DATA SECTION:
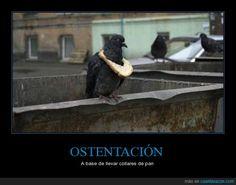 OSTENTACIÓN - A base de llevar collares de pan   Gracias a http://www.cuantarazon.com/   Si quieres leer la noticia completa visita: http://www.estoy-aburrido.com/ostentacion-a-base-de-llevar-collares-de-pan/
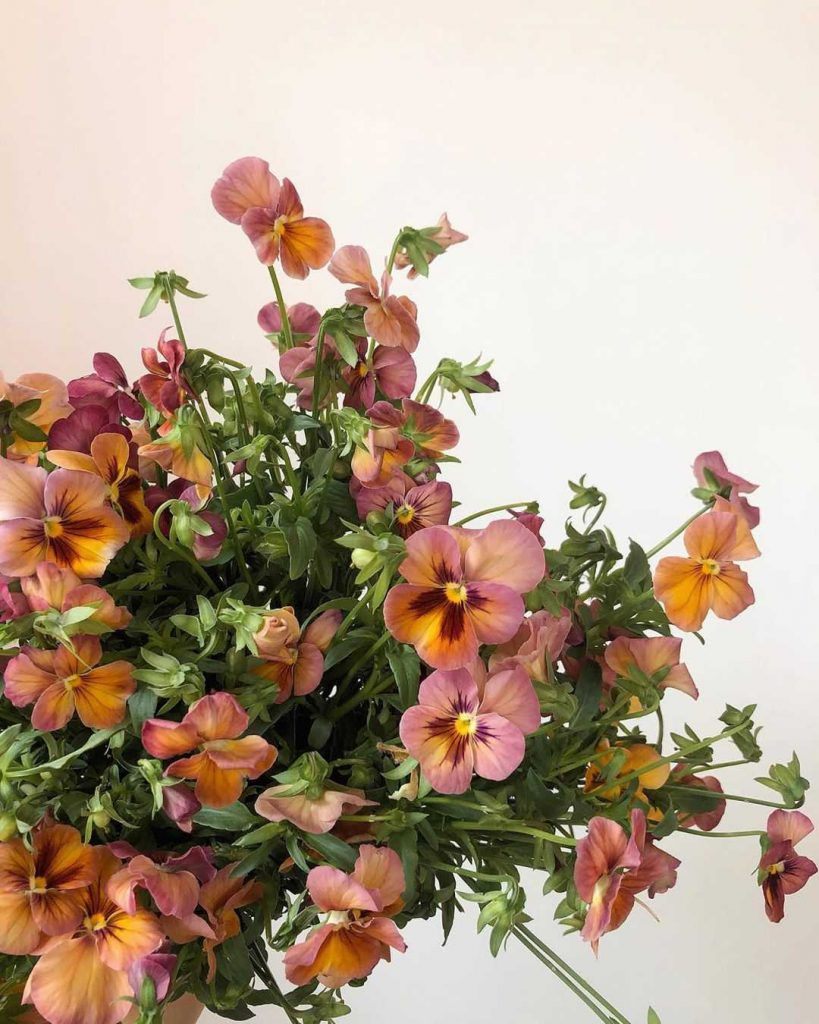 Coral and mustard yellow pansies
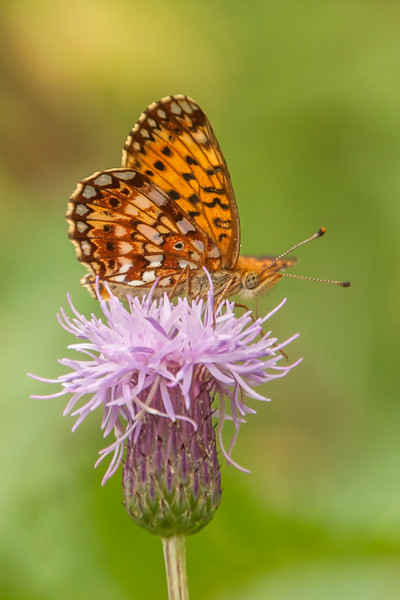 Here's the underside of the wings of this Silver-bordered Fritillary.  The color pattern of both the upper and lower sides of the forewing are very similar.  However, the underside of the hindwing, with its many white spots, looks quite different than the upper side.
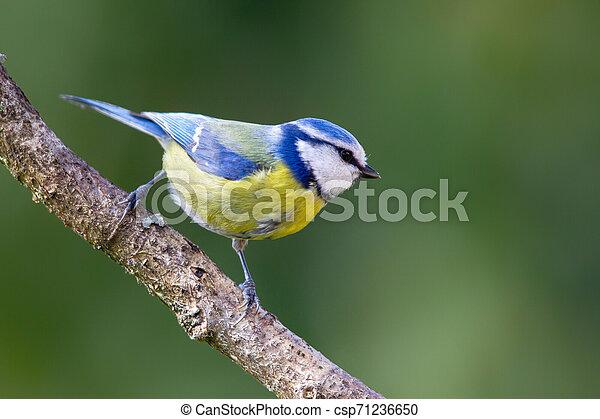 Blue Tit (Parus caeruleus) - csp71236650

TASK DIRECTIONS:
Could you copy the lines above exactly and skip the images?

TASK OUTPUT:
 OSTENTACIÓN - A base de llevar collares de pan   Gracias a http://www.cuantarazon.com/   Si quieres leer la noticia completa visita: http://www.estoy-aburrido.com/ostentacion-a-base-de-llevar-collares-de-pan/
 Coral and mustard yellow pansies
 Here's the underside of the wings of this Silver-bordered Fritillary.  The color pattern of both the upper and lower sides of the forewing are very similar.  However, the underside of the hindwing, with its many white spots, looks quite different than the upper side.
 Blue Tit (Parus caeruleus) - csp71236650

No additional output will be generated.